Né a Kiev, né a Washington, né all’Europa vogliono darla vinta. E un compromesso, un accordo, un rimedio al conflitto non lo vogliono: i nazionalisti radicali russi condannano ad alta voce i colloqui di pace diretti in corso tra russi e ucraini, criticano le ultime scelte del Cremlino e vogliono che l’esercito di Mosca continui a combattere sul campo ad oltranza, fino alla vittoria. Sognano che sventoli tricolore russo pure a Odessa e Kiev, i più spericolati ed ingenui lo immaginano garrire anche nei cieli di Baltici e Polonia.

L’oligarca ultraortodosso Konstantin Malofeyev – proprietario di Tsargrad tv, che vagheggia la restaurazione dell’impero zarista – mentre il team negoziale russo arrivava in Turchia, ha dichiarato che comunque «la guerra continuerà per la liberazione della Novorossiya». I milblogger russi (blogger militari nazionalisti), star di Telegram, tremano all’ipotesi che il Cremlino ceda sul congelamento del fronte attuale: vogliono, invece, ampliarlo.

«Ci stiamo arrendendo»: se si fanno tacere le armi ora, si «consegna» il paese. A tuonare così Pavel Gubarev, che prima di aizzare milizie digitali su Telegram, ha fondato quelle popolari che diedero fuoco alle ceneri del conflitto nel 2014 ed è stato brevemente a capo della repubblica popolare di Donetsk.

Milizie digitali

Sono le milizie digitali Z – la stessa lettera che svetta pure sui carri armati al fronte, dove però il sangue che cola è quello dei soldati reali e non da tastiera – che hanno accusato le autorità in questi anni per le ritirate in Ucraina, la mancanza di preparazione dell’esercito o la perdita di influenza in Siria. E quando si lamentano, milioni di persone li ascoltano. Sui social sermoneggiano dal 2022: sono una falange digitale rivelatasi utile per il Cremlino, capace di indirizzare l’opinione pubblica e il suo dibattito, tenere alto il morale durante le sconfitte, ma sono oggi diventati un’enorme falce che vuole abbattersi su qualsivoglia compromesso con il blocco occidentale.

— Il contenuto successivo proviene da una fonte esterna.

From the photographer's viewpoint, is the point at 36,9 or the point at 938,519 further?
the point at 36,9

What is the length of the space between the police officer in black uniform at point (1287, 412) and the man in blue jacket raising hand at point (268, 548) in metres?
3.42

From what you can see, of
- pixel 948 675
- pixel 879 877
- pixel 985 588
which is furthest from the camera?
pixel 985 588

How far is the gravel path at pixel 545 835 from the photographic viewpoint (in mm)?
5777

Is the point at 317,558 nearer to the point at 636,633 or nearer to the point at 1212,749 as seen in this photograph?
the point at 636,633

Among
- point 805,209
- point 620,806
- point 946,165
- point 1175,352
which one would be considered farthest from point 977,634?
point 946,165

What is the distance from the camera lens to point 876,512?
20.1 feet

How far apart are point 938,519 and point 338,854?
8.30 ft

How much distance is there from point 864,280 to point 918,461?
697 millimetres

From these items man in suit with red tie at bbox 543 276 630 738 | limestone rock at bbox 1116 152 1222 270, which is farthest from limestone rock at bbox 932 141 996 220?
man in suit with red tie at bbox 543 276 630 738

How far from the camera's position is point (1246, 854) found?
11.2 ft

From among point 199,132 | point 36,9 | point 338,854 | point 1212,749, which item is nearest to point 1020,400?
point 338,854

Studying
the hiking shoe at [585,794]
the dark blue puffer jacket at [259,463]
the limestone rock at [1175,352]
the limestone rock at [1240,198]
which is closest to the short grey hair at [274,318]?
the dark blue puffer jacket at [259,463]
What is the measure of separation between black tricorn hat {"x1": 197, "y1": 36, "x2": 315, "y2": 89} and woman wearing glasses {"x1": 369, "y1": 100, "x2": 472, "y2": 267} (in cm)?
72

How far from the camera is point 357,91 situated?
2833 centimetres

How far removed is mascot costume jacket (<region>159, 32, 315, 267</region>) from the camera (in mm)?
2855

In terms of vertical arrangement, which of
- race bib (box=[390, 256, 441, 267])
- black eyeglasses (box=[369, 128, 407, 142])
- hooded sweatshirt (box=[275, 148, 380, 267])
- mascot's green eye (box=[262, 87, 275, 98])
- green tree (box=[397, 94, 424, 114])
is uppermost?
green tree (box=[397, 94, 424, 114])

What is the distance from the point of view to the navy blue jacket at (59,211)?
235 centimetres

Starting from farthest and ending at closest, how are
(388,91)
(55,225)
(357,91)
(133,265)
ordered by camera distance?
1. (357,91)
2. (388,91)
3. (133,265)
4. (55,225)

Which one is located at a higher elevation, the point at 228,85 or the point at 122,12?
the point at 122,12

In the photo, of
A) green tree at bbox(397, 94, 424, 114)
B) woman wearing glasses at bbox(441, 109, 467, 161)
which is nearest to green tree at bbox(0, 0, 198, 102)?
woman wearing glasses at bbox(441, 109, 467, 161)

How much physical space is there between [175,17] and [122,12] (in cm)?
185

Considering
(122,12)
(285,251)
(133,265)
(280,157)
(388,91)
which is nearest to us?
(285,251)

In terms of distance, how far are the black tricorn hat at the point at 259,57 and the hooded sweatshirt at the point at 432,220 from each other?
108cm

Ancora prima dell’apertura ai negoziati di pace con gli ucraini dall’altro lato del tavolo, i patrioti Z non hanno digerito quella subito offerta al team di Trump dopo la sua elezione alla Casa Bianca: l’hanno giudicata un dogovornyak, uno “sporco accordo” con i sempre nemici americani.

Il partito della guerra

Di falchi del partito della guerra sono pieni sia il ministero della Difesa che la Duma. Hanno silenziose ma robuste frange di rappresentanza tra i membri delle agenzie di intelligence. Una valvola di sfogo l’hanno trovata nel sempre bellicoso e belligerante Dmitry Medvedev, l’ex presidente che si è trasformato in uno sputa-fuoco di minacce all’Occidente.

Ma i nazionalisti sanno di non essere esenti dalle tradizionali purghe russe. La legge che punisce chi «discredita le forze armate russe» è valida anche per loro e a fare da memento a tutti è Igor Girkin, nome di battaglia Strelkov, finito in manette e poi dietro le sbarre. La cella però non lo ha condannato al silenzio: dalla prigione incita all’avanzata e scrive sui social: «Solo un idiota o un sabotatore che segretamente assiste il nemico potrebbe parlare della fine imminente della guerra e di qualsiasi compromesso».

Un altro ribelle è stato punito ancora più severamente: Prigozhin, lo “chef di Putin” a capo delle compagnia Wagner, esploso in volo.

Fondamentali dall’inizio del conflitto per amplificare la propaganda bellica, ora sono attenzionati dalle agenzie di sicurezza. Non costituiscono una minaccia per il governo o per il potere di Putin, ma non sono completamente sotto il suo controllo, hanno riferito recentemente in anonimo funzionari d’alto grado ai media occidentali.

Gli ufficiali non escludono che diventeranno un problema quando verranno tirate le linee delle frontiere e della pace sui documenti degli accordi che dovranno necessariamente essere firmati, prima o poi. E dovranno tacere quando servirà quiete prima della (vera) tempesta diplomatica.

Perché Putin, agli occhi del suo popolo, può apparire contraddittorio, ma non debole, e vuole porre fine alla guerra alle sue condizioni: dovrà farle accettare agli ucraini, agli occidentali, ma pure ai falchi radicali di casa sua.